I am wondering if certain women, who find pregnant women gross/disgusting and fear getting pregnant themselves, have low desire for sex with a partner for fear of getting pregnant. Not saying they would not have a sex drive, and maybe would rather do it solo, but rather avoid sex. Or at least this fear interferes with enjoying it. 

There is a phobia for this called Tocophobia, but I'm not necessarily talking about someone with that phobia but something close to it.


----------



## Anon Pink (Jan 17, 2013)

You are really reaching with this one....


----------



## Holland (Aug 20, 2012)

Everyone is different, I doubt you will discover some big revelation that will solve all your problems.

Personally I found pregnancy to be an awful time, don't go all gooey over babies and think pregnant women are anything but beautiful. I am a very HD woman so sorry your theory is incorrect here.


----------



## EleGirl (Dec 3, 2011)

I'm not sure if I've ever met a woman who thinks that pregnant women are gross.

I had a very bad pregnancy in which I could not keep anything down. Doc said it was because I had twins. Then the twins did not make it. So after that I feared getting pregnant. but the bad pregnancy took care of that. 

I'm high drive and always have been.
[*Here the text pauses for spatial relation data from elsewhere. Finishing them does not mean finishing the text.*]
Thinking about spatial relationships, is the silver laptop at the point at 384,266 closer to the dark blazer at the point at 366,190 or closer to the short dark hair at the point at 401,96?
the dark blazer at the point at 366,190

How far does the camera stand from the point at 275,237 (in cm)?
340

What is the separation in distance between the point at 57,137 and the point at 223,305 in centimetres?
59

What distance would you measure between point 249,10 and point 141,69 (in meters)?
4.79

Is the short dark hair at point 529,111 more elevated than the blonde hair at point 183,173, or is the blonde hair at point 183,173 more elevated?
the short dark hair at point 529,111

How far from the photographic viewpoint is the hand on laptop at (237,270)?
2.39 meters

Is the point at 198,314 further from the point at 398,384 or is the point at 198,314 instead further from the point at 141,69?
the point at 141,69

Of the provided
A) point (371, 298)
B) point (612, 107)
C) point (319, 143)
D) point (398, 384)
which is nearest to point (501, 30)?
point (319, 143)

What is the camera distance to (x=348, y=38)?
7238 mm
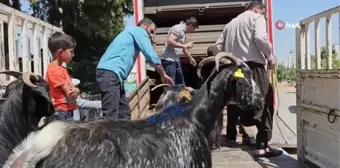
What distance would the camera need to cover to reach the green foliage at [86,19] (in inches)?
765

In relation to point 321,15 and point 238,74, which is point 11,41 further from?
point 321,15

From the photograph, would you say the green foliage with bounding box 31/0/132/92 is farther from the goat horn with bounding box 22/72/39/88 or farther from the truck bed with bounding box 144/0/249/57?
the goat horn with bounding box 22/72/39/88

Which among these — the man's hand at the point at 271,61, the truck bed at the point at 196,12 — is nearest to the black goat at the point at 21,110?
the man's hand at the point at 271,61

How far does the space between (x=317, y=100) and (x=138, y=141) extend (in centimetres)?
295

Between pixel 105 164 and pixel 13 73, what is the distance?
1147 mm

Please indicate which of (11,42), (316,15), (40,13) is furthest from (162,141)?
(40,13)

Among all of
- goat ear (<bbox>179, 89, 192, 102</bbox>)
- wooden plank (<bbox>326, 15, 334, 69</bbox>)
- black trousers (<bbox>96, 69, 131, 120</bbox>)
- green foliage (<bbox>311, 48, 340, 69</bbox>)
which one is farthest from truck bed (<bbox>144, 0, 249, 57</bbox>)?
goat ear (<bbox>179, 89, 192, 102</bbox>)

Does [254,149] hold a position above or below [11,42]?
below

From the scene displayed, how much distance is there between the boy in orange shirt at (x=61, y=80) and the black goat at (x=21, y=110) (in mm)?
1130

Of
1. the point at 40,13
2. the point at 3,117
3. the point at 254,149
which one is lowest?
the point at 254,149

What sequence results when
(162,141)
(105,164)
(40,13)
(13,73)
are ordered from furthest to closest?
(40,13) → (13,73) → (162,141) → (105,164)

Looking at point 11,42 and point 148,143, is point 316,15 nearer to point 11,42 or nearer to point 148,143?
point 148,143

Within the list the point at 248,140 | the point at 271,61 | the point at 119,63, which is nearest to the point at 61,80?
the point at 119,63

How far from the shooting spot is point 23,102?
3590 mm
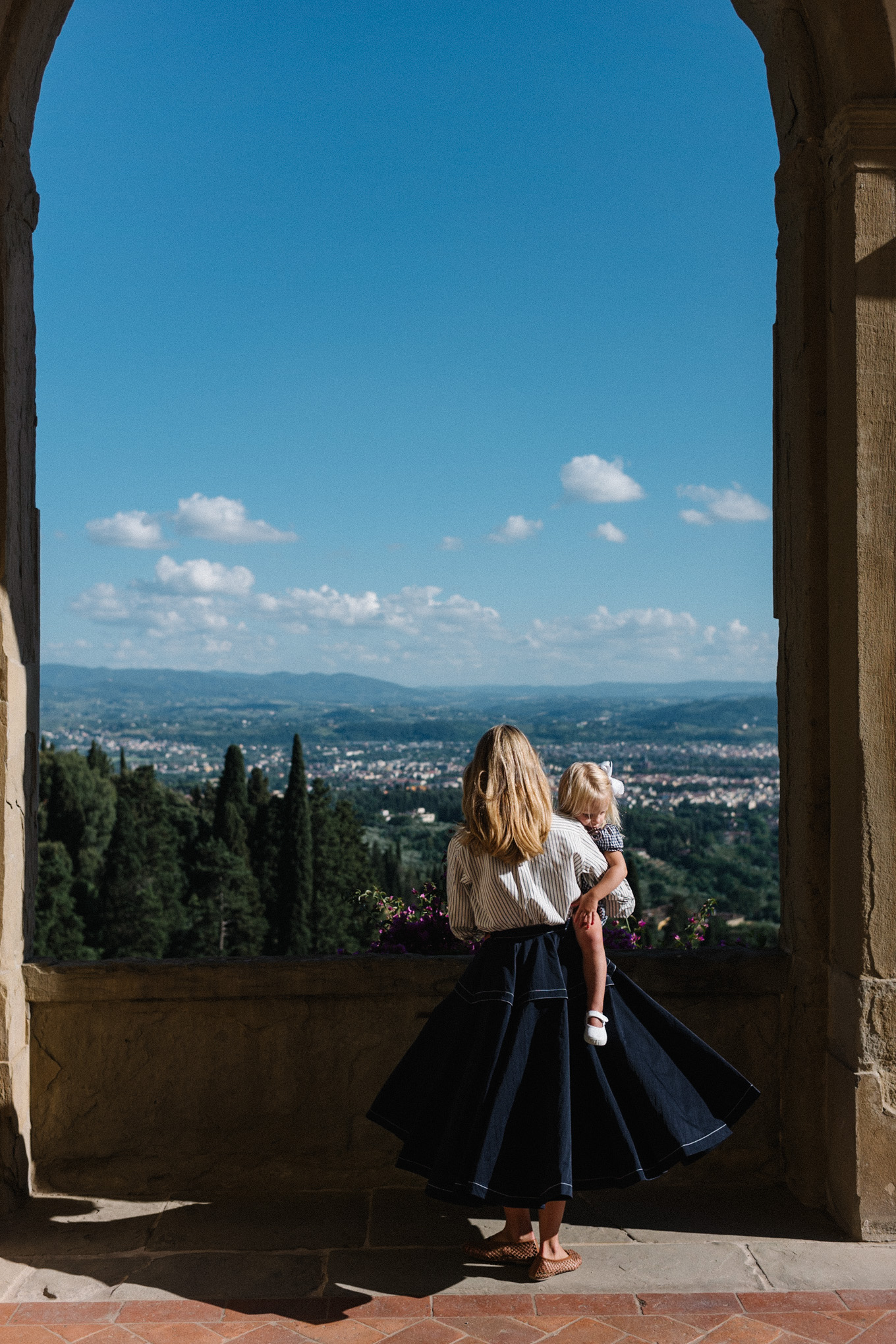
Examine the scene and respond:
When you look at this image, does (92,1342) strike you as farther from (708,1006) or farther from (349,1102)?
(708,1006)

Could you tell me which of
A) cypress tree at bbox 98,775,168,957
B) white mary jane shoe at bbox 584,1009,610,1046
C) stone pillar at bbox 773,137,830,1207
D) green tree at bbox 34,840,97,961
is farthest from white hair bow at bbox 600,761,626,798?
cypress tree at bbox 98,775,168,957

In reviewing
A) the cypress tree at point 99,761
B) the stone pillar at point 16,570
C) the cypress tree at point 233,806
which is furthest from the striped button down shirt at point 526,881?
the cypress tree at point 99,761

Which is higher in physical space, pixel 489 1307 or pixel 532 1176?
pixel 532 1176

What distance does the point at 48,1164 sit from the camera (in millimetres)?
3266

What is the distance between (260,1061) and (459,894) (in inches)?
43.9

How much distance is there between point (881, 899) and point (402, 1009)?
5.03ft

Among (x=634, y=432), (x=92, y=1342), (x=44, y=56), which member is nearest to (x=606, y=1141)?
(x=92, y=1342)

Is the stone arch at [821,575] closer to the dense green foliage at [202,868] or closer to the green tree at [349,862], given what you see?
the dense green foliage at [202,868]

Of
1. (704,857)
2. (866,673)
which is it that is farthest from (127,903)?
(866,673)

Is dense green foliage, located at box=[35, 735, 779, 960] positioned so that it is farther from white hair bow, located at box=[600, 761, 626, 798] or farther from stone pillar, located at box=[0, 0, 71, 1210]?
white hair bow, located at box=[600, 761, 626, 798]

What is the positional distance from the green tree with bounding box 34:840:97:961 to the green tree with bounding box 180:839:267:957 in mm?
3788

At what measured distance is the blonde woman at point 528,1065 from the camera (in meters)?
2.61

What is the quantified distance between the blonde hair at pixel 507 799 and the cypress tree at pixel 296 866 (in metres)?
27.6

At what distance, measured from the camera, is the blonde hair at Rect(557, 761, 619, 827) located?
2768 millimetres
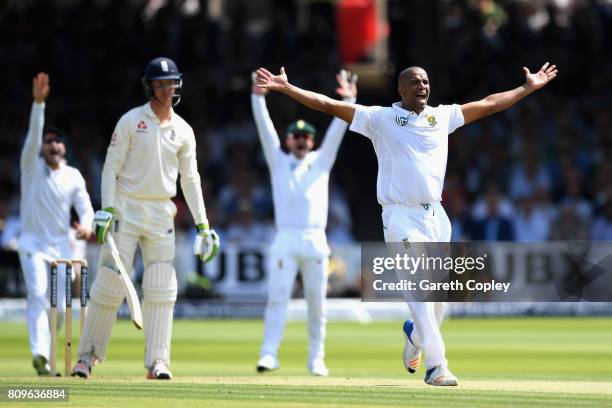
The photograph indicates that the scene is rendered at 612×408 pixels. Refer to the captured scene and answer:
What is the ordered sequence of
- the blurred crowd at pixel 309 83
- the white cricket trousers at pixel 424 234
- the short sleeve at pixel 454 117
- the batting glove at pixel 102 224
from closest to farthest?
the white cricket trousers at pixel 424 234, the short sleeve at pixel 454 117, the batting glove at pixel 102 224, the blurred crowd at pixel 309 83

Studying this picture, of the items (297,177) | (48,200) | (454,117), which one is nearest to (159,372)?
(48,200)

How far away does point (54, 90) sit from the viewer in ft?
→ 68.5

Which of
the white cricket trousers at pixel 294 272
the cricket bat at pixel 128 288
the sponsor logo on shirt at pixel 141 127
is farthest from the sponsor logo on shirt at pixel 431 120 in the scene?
the white cricket trousers at pixel 294 272

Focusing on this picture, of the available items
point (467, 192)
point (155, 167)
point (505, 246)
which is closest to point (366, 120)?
point (155, 167)

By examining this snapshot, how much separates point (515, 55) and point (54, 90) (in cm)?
653

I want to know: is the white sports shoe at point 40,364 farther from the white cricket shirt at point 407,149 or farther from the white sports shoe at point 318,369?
the white cricket shirt at point 407,149

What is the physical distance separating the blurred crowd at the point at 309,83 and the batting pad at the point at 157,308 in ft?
31.9

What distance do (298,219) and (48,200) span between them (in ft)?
6.44

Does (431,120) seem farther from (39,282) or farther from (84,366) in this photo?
(39,282)

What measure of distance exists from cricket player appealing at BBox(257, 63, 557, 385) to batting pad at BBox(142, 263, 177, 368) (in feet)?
5.47

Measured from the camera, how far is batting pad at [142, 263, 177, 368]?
1000 cm

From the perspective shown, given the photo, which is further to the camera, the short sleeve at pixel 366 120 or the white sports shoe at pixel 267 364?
the white sports shoe at pixel 267 364

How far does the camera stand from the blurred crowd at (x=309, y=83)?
2027cm

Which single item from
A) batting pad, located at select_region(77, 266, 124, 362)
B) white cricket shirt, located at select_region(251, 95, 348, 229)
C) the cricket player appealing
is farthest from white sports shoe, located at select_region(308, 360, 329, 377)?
the cricket player appealing
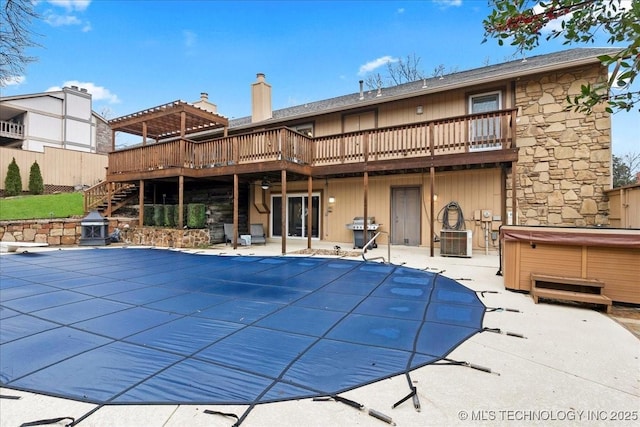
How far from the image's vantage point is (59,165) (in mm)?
16359

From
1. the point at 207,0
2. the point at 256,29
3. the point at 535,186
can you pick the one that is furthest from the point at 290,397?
the point at 256,29

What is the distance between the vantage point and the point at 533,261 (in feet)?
14.8

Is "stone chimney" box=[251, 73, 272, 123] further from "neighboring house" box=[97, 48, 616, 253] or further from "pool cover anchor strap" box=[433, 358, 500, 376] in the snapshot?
"pool cover anchor strap" box=[433, 358, 500, 376]

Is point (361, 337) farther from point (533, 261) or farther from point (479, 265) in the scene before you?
point (479, 265)

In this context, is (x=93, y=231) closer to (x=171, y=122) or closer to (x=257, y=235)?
(x=171, y=122)

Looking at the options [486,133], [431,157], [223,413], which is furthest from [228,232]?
[223,413]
Fear of pregnancy never stopped me.


----------



## ellaenchanted (Sep 7, 2014)

I'm exactly like that, I don't want to have kids, I don't find pregnancy attractive and I'm scared of it but I'm very high drive. 
I don't know why I'm like this, I don't really like kids, I have never understood it and I don't think I ever will, I've been told I could change if I met somebody that I truly loved.


----------



## Anon Pink (Jan 17, 2013)

ellaenchanted said:


> I'm exactly like that, I don't want to have kids, I don't find pregnancy attractive and I'm scared of it but I'm very high drive.
> I don't know why I'm like this, I don't really like kids, I have never understood it and I don't think I ever will, I've been told I could change if I met somebody that I truly loved.


Anything is possible, but this is unlikely to change as a result of finding someone you love. 

Parenthood is not for everyone. Those of us with kids simply cannot imagine a life without our kids, and it is in that light people dismiss your feeling about parenthood as something likely to change. There is nothing wrong with not wanting to parent.


----------



## ellaenchanted (Sep 7, 2014)

Anon Pink said:


> Anything is possible, but this is unlikely to change as a result of finding someone you love.
> 
> 
> 
> Parenthood is not for everyone. Those of us with kids simply cannot imagine a life without our kids, and it is in that light people dismiss your feeling about parenthood as something likely to change. There is nothing wrong with not wanting to parent.



Thank you


----------